When does the corona virus end? Here’s the painful answer to this question, and the steps to take quickly to protect yourself


Simple steps can partially protect you from corona, at a time when the possibility of a receding virus is not imminent, and scientists avoid the direct answer to the question that everyone asks: When does the Corona virus end?What started as a handful of mysterious diseases in vast China is now traveling all over the world, jumping from animals to humans, and moving from mystery to world news headlines.

The Coruna virus, which was detected in the last month of 2019, infected tens of thousands of people, both inside and outside the Chinese border, and killed more than 2,500 people. It caused unprecedented quarantine measures, stock market turmoil, and the emergence of dangerous conspiracy theories.

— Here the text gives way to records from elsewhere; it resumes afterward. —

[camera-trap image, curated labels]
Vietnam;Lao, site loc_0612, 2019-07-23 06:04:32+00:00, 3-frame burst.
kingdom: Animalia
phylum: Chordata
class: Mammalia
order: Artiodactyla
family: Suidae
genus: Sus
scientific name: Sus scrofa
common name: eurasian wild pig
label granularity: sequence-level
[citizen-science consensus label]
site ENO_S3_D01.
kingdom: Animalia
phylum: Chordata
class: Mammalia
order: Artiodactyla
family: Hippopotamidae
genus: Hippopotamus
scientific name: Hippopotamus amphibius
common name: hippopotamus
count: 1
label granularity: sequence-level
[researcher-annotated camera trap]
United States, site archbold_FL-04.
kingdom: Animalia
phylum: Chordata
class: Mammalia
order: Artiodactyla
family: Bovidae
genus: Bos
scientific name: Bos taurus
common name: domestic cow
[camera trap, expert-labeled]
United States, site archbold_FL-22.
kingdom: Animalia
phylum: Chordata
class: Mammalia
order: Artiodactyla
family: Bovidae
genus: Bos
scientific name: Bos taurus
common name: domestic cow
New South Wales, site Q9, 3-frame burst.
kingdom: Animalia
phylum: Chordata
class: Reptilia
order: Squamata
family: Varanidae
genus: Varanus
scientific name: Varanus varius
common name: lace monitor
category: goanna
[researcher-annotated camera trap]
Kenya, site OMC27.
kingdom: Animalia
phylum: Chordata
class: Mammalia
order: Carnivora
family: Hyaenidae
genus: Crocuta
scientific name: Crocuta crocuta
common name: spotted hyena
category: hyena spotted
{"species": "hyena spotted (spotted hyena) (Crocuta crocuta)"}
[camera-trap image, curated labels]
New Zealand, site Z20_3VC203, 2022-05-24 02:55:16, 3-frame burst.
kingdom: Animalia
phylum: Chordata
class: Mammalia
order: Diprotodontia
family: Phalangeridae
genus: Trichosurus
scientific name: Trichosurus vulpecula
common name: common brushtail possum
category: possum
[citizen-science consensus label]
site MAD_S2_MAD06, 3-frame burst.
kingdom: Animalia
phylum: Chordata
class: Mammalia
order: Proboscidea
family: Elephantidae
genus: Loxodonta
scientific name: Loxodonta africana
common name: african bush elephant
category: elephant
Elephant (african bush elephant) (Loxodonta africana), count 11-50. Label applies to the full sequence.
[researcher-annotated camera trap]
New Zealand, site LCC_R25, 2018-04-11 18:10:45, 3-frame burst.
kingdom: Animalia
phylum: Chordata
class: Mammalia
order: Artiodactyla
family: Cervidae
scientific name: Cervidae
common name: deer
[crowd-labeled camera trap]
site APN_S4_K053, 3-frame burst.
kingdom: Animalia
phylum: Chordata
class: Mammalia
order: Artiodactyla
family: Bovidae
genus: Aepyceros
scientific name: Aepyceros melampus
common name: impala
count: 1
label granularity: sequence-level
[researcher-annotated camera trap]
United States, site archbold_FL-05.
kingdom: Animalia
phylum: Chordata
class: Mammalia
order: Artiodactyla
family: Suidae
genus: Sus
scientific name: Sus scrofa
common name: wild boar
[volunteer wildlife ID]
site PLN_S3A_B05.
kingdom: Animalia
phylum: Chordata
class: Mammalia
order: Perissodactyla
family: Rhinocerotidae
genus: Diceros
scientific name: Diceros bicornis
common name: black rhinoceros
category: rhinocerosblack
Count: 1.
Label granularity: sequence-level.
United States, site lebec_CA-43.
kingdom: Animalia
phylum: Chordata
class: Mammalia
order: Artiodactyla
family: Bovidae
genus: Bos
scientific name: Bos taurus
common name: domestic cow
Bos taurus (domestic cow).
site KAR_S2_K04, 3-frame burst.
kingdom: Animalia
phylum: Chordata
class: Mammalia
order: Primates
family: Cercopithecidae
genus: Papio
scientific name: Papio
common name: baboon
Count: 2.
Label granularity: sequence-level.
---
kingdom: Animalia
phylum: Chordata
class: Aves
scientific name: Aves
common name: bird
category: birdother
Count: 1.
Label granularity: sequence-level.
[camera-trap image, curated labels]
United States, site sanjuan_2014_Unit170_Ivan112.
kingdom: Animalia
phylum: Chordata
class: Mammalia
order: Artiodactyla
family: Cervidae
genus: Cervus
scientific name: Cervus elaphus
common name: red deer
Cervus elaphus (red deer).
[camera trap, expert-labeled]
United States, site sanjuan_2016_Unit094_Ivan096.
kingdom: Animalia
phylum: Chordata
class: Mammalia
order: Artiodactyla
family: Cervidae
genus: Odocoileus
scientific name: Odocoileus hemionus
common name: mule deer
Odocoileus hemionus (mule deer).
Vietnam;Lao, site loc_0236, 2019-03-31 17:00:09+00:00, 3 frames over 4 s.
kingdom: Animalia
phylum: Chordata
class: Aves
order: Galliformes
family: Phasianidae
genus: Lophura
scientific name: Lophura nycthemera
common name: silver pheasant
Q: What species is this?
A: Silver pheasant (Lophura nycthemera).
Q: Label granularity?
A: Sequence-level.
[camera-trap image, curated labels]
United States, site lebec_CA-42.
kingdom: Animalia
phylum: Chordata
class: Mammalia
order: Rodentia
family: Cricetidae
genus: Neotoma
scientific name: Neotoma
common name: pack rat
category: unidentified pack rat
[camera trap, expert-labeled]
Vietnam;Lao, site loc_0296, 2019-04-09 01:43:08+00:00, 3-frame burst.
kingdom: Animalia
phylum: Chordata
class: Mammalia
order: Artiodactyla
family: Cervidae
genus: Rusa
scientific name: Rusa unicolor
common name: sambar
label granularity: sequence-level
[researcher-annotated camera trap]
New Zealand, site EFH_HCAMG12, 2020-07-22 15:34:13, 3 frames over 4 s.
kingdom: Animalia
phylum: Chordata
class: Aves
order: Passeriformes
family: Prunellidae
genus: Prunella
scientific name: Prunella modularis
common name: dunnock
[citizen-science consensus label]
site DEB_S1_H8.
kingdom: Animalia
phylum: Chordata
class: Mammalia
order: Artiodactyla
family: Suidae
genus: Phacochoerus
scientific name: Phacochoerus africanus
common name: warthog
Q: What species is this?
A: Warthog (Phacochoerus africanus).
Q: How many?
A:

Most cases are mild, but health officials say the spread of the virus in the United States appears unavoidable. As the country prepares and its health system, we still do not know much about what is now called the new coronavirus or covid-19, according to a report by the Washington Post.

The Washington Post has spoken to various sources of doctors, officials, and experts so that they can answer as many questions as possible about the most recent medical emergency in the world. Here’s what we know so far.

What is this virus? What are its symptoms?
Nowadays the name of the Corona virus is usually followed by the word “new” because this is exactly what it is, it is a new branch of a family of viruses that we have all seen, and may have infected us in some way. According to the World Health Organization, coronaviruses are a large family of viruses, starting from a common cold and reaching far more serious diseases. These diseases can affect both humans and animals.

This new branch, which is beginning to spread in Wuhan, the capital of China’s Hubei Province, is linked to two other types of corona viruses that have caused major outbreaks in recent years: severe acute respiratory syndrome (SARS) and respiratory Mediterranean syndrome (MERS).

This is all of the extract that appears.